++++ Belge Alıntısı ++++

Emsal Mahkeme Kararı İstanbul Bölge Adliye Mahkemesi 16. Hukuk Dairesi 2018/1672 E. 2021/522 K. 11.03.2021 T.

Görüntülediğiniz mahkeme kararı kesinleşmiş bir karardır.

T.C.
İSTANBUL
BÖLGE ADLİYE MAHKEMESİ
16. HUKUK DAİRESİ
T Ü R K M İ L L E T İ A D I N A
İ S T İ N A F K A R A R I
DOSYA NO: 2018/1672 Esas
KARAR NO: 2021/522
İNCELENEN KARARIN
MAHKEMESİ: İSTANBUL 5. ASLİYE TİCARET MAHKEMESİ
TARİHİ: 24/10/2017
NUMARASI: 2014/1061 E. – 2017/792 K.
DAVANIN KONUSU: Menfi Tespit (Kıymetli Evraktan Kaynaklanan)
KARAR TARİHİ: 11/03/2021
İstinaf incelemesi için dairemize gönderilen dosyanın ilk incelemesi tamamlanmış olmakla, HMK 353. Maddesi gereğince dosya içeriğine göre duruşma yapılmasına gerek görülmeden dosya üzerinde yapılan inceleme sonucu;
GEREĞİ DÜŞÜNÜLDÜ:İLK DERECE MAHKEMESİNE AÇILAN DAVADA A-)Açılan dava ve iddia : Davacı vekili dava dilekçesi ile, davacının davalı ile sadece 2.000,00 TL. ödünç ilişkisi olup bu borcunda ödendiğini; bunun dışında müvekkili tarafından düzenlenmeyen, sahte olarak düzenlenen, üzerindeki yazıların hiçbirinin müvekkiline ait olmayan, ödeme tarihlerinde tahrifat bulunan İstanbul …. icra dairesinin … esas sayılı icra takibine konu edilen senetlerden dolayı toplam 64.000,00 TL bedelli bonolardan dolayı borçlu olmadığının tespitini ve % 20 kötüniyet tazminatına hükmedilmesini talep ve dava etmiştir.

++++

• **Yapılacak İşler**
a - Mahkeme kararında "Görüntülediğiniz mahkeme kararı" ifadesini içeren sözcüklerle açılıp "E. – 2017/792 K." ile kapanan bölümü hiçbir değişiklik yapmadan yeniden yazın.
b - Mahkeme kararında rakamla verilen bütün esas ve karar numaralarını listeleyin.

++++ Öğeler ++++

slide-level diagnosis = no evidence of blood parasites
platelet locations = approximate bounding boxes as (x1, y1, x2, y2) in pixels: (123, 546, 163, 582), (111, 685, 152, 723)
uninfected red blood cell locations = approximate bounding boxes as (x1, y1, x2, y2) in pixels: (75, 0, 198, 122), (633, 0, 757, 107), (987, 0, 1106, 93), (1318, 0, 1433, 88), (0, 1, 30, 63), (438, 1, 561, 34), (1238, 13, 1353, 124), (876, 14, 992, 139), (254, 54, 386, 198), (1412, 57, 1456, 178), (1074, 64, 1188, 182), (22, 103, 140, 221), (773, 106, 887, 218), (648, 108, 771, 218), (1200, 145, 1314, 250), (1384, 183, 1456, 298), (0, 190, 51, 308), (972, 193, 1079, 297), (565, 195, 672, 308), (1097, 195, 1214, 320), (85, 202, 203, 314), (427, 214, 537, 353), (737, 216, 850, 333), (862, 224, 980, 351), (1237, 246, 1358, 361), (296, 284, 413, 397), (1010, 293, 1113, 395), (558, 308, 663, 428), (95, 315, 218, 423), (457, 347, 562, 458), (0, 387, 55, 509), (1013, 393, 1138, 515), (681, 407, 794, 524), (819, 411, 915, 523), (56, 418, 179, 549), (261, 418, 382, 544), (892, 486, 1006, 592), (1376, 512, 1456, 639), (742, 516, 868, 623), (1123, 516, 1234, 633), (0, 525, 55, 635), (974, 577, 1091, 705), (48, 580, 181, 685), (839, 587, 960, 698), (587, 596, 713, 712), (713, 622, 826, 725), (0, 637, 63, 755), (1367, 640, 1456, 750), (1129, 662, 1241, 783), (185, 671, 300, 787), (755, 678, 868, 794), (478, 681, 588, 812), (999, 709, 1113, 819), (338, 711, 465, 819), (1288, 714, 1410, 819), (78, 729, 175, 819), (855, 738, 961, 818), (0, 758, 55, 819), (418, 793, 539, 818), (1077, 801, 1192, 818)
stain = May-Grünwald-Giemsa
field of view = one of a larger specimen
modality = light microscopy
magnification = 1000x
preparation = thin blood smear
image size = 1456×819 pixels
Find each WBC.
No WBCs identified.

++++

• **Alıştırma Çözümleri**
a -
Görüntülediğiniz mahkeme kararı kesinleşmiş bir karardır.

T.C.
İSTANBUL
BÖLGE ADLİYE MAHKEMESİ
16. HUKUK DAİRESİ
T Ü R K M İ L L E T İ A D I N A
İ S T İ N A F K A R A R I
DOSYA NO: 2018/1672 Esas
KARAR NO: 2021/522
İNCELENEN KARARIN
MAHKEMESİ: İSTANBUL 5. ASLİYE TİCARET MAHKEMESİ
TARİHİ: 24/10/2017
NUMARASI: 2014/1061 E. – 2017/792 K.

b -
2018/1672 E.
2021/522 K.
2014/1061 E.
2017/792 K.